> _Text excerpt_
........
Genetics and epigenetics. A large-scale collaborative research effort supported by NINDS, other NIH institutes, and several public and private organizations is analyzing genetic data from thousands of individuals with ALS to discover new genes involved in the disease. By using novel gene editing tools, researchers are now able to rapidly identify new genes in the human genome involved in ALS and other neurodegenerative diseases.

Additionally, researchers are looking at the potential role of epigenetics in ALS development. Epigenetic changes can switch genes on and off, which can greatly impact both health and disease. Although this research is exploratory, scientists hope that understanding epigenetics can offer new information about how ALS develops.

Biomarkers. NINDS supports research on the development of biomarkers—biological measures that help identify the presence or rate of progression of a disease or the effectiveness of a therapeutic intervention--for ALS..

New treatment options. This work involves tests of drug-like compounds, gene therapy approaches, antibodies, and cell-based therapies in a range of disease models. Additionally, a number of exploratory treatments are being tested in people with ALS.

Information from the National Library of Medicine’s MedlinePlus
Amyotrophic Lateral Sclerosis


Amyotrophic lateral sclerosis (ALS) is a rapidly progressive, fatal disease that affects the nerve cells (neurons) in that brain and spinal cord that  control voluntary muscle movement.  Our voluntary muscles produce movements like walking, breathing, chewing, and talking.  Nerve cells called motor neurons--that connect from the brain and spinal cord to the rest of the body--begin to degenerate and die, and stop sending messages to muscles. The muscles gradually weaken, waste away, and twitch, and the brain can't start and control voluntary movement.  Symptoms are usually first noticed in the arms and hands, legs, or swallowing muscles.  People with ALS lose their strength and become unable to move their arms and legs, and to hold the body upright.  Some individuals eventually can't breathe on their own.  Although ALS doesn't usually impair a person's mind or personality, several recent studies suggest that some people with ALS may develop cognitive problems involving word fluency, decision-making, and memory.  Most cases of ALS happen with no known cause, while a small percentage of cases are inherited.
........
> _Given data_
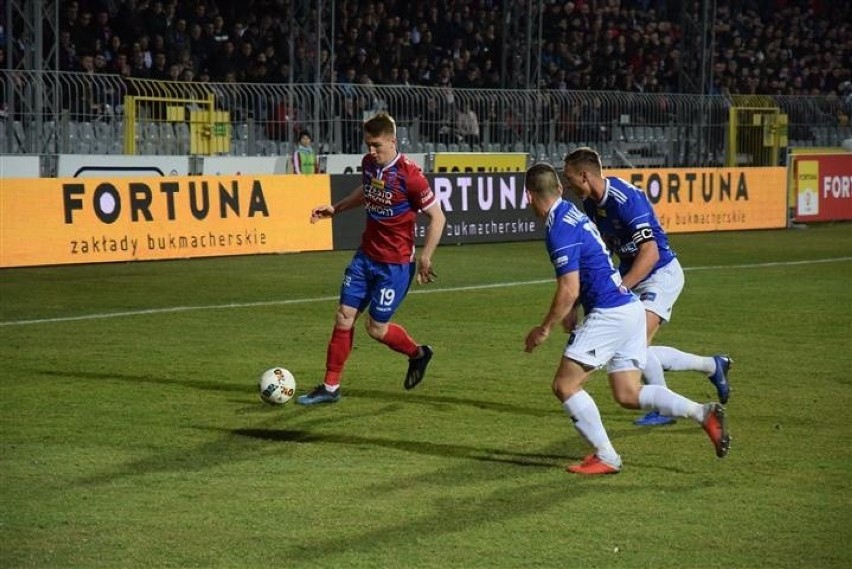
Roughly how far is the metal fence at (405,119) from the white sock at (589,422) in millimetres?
17429

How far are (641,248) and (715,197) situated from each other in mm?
19990

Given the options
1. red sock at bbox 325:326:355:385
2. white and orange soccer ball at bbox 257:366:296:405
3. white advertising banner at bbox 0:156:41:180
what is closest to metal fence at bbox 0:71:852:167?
white advertising banner at bbox 0:156:41:180

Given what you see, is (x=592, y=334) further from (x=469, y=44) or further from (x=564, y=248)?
(x=469, y=44)

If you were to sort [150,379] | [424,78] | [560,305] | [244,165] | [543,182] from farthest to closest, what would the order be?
[424,78] → [244,165] → [150,379] → [543,182] → [560,305]

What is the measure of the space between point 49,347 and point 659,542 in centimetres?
759

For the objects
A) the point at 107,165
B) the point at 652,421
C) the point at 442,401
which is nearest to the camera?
the point at 652,421

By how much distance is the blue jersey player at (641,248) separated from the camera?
8.79 meters

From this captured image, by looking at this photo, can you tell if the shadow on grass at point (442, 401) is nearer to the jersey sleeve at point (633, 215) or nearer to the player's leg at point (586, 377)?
the jersey sleeve at point (633, 215)

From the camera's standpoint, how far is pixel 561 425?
9.39 metres

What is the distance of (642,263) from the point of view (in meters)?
8.99

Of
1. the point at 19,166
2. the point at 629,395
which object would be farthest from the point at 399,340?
the point at 19,166

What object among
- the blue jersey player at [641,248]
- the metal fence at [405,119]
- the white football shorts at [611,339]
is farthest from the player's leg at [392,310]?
the metal fence at [405,119]

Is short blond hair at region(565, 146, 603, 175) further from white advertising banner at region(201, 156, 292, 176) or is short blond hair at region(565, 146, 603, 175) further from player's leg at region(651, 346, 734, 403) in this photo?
white advertising banner at region(201, 156, 292, 176)

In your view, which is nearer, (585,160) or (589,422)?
(589,422)
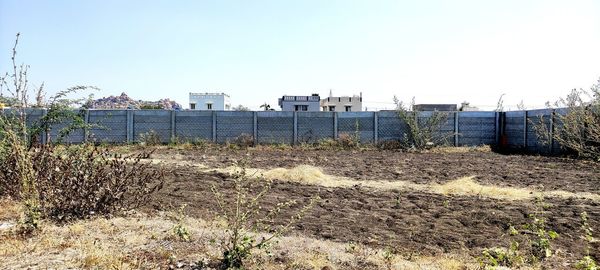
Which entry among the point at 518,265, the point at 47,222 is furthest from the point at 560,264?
the point at 47,222

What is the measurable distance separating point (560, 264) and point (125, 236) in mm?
3657

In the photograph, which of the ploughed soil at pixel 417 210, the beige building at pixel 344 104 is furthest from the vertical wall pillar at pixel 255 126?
the beige building at pixel 344 104

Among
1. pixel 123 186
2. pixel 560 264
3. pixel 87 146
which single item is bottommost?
pixel 560 264

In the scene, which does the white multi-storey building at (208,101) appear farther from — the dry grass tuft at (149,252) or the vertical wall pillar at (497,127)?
the dry grass tuft at (149,252)

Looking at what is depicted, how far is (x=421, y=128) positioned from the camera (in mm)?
16328

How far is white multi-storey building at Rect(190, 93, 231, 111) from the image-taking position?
120 feet

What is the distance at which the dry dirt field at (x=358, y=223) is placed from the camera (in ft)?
10.9

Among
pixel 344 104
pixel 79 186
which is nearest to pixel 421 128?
pixel 79 186

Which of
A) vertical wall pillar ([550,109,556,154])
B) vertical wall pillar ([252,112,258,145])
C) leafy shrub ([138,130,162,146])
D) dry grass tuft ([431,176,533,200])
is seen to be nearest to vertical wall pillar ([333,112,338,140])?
vertical wall pillar ([252,112,258,145])

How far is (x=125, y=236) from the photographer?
3764 mm

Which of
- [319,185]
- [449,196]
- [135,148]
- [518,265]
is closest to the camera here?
[518,265]

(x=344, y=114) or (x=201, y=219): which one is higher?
(x=344, y=114)

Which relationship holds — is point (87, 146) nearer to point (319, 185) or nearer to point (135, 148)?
point (319, 185)

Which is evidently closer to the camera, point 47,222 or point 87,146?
point 47,222
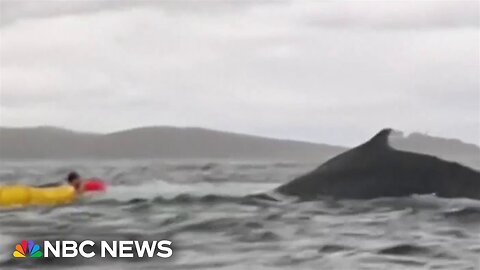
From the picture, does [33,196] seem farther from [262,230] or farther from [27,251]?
[27,251]

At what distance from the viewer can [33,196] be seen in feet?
81.6

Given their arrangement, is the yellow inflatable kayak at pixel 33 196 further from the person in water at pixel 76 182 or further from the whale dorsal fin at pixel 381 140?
the whale dorsal fin at pixel 381 140

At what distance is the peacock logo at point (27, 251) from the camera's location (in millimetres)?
15084

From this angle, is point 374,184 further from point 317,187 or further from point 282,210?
point 282,210

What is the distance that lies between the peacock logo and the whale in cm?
1093

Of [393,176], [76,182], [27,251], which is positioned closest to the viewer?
[27,251]

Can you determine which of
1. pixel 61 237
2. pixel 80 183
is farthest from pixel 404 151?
pixel 61 237

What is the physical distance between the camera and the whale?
2491 cm

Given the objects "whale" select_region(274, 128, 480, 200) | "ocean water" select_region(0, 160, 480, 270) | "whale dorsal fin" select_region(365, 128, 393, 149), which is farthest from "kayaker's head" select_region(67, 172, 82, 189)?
"whale dorsal fin" select_region(365, 128, 393, 149)

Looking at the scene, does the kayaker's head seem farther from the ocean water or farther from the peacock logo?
the peacock logo

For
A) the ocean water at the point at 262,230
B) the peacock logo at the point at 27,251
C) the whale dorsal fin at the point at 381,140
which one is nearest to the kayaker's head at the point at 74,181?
the ocean water at the point at 262,230

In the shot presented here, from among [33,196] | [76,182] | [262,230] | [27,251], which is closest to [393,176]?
[262,230]

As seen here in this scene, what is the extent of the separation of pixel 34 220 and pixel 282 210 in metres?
6.07

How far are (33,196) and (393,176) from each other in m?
9.77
........
> _To do_
From the ALS text:
1. What can epigenetic changes do to genes?
2. Where are symptoms of ALS usually first noticed?
3. What cognitive problems do recent studies suggest some people with ALS may develop?
Rely only on the ALS text.

> _Expected answer_
1. They can switch genes on and off.
2. In the arms and hands, the legs, or the swallowing muscles.
3. Problems involving word fluency, decision-making, and memory.